— Qui es-tu ? Qu’est-ce que tu fais là ? lui demanda-t-il.

— Je suis le mousse du Whitebird, répondit l’enfant. Je voulais m’enfuir de ce bateau où j’étais malheureux. Hier pendant que je servais à la table du commandant, vous m’avez regardé avec bonté. Ensuite j’ai entendu que vous ne partiez pas. J’ai décidé de me cacher dans l’île et de rester avec vous.

— Et Vendredi ? As-tu vu Vendredi ? insista Robinson.

— Justement ! Cette nuit, je m’étais glissé sur le pont et j’allais me mettre à l’eau pour essayer de nager jusqu’à la plage, quand j’ai vu un homme aborder en pirogue. C’était votre serviteur métis. Il est monté à bord avec une petite chèvre blanche. Il est entré chez le second qui paraissait l’attendre. J’ai compris qu’il resterait sur le bateau. Alors j’ai nagé jusqu’à la pirogue et je me suis hissé dedans. Et j’ai pagayé jusqu’à la plage.

— C’est pour cela que les deux bateaux sont là ! s’exclama Robinson.

— Je me suis caché dans les rochers, poursuivait le mousse. Maintenant le Whitebird est parti sans moi, et je vivrai avec vous !
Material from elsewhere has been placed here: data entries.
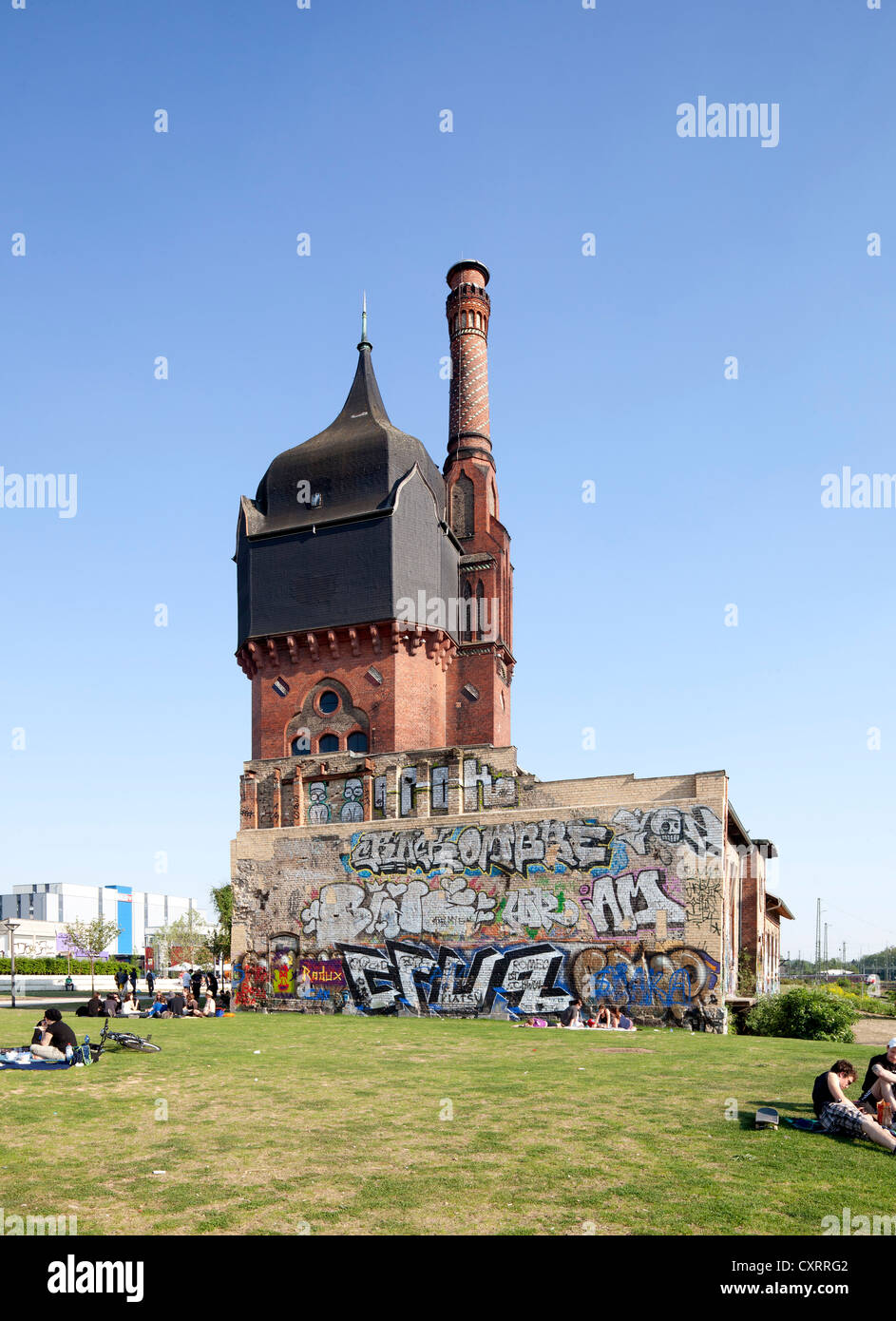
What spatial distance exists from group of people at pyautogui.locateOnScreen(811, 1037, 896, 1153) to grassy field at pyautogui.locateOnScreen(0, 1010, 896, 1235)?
21 centimetres

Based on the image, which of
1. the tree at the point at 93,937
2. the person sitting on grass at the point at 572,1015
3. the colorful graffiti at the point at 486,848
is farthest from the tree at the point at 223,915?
the person sitting on grass at the point at 572,1015

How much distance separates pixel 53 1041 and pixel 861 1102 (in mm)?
12710

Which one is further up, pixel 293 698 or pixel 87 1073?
pixel 293 698

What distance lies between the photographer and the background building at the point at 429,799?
83.3 ft

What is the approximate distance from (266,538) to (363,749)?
35.0 ft

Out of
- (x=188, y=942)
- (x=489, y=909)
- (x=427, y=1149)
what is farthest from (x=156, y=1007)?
(x=188, y=942)

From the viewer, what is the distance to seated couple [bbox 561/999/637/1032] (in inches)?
949

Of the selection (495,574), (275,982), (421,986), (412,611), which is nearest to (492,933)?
(421,986)

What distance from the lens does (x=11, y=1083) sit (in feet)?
44.3

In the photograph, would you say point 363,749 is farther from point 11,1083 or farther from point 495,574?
point 11,1083

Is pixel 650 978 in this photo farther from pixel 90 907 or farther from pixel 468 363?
pixel 90 907

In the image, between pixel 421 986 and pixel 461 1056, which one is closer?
pixel 461 1056

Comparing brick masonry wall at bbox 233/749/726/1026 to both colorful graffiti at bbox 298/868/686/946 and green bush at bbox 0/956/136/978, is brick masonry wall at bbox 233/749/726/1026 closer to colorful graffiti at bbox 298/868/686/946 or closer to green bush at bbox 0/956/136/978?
colorful graffiti at bbox 298/868/686/946

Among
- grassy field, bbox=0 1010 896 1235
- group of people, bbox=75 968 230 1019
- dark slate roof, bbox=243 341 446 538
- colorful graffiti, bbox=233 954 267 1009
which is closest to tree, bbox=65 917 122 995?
colorful graffiti, bbox=233 954 267 1009
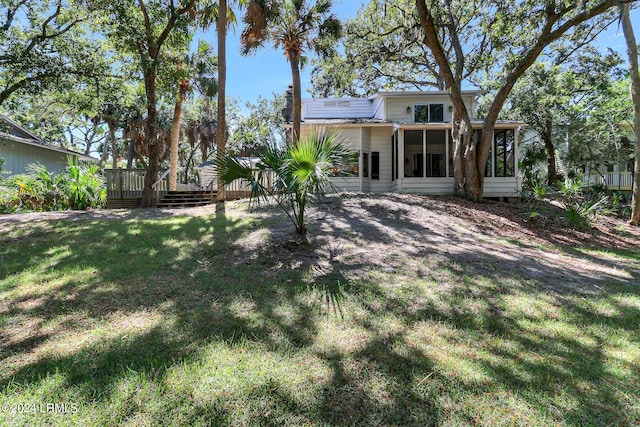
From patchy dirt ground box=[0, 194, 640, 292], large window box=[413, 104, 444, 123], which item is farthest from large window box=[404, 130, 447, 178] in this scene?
patchy dirt ground box=[0, 194, 640, 292]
— Viens avec moi, lui dit Robinson.

Il prit le mousse par la main, et, contournant les blocs, il commença à gravir la pente menant au sommet du piton rocheux qui dominait le chaos. Il s’arrêta à mi-chemin et regarda son nouvel ami. Un pâle sourire éclaira le visage maigre, semé de tâches de rousseur. Il ouvrit la main et regarda la main qui y était blottie. Elle était mince, faible, mais labourée par les travaux grossiers du bord.

Du haut du piton rocheux, on voyait toute l’île qui était encore noyée dans la brume. Sur la plage, le canot et la pirogue commençaient à tourner, atteints par les vagues de la marée montante. Très loin au nord sur la mer, on distinguait un point blanc qui fuyait vers l’horizon : le Whitebird.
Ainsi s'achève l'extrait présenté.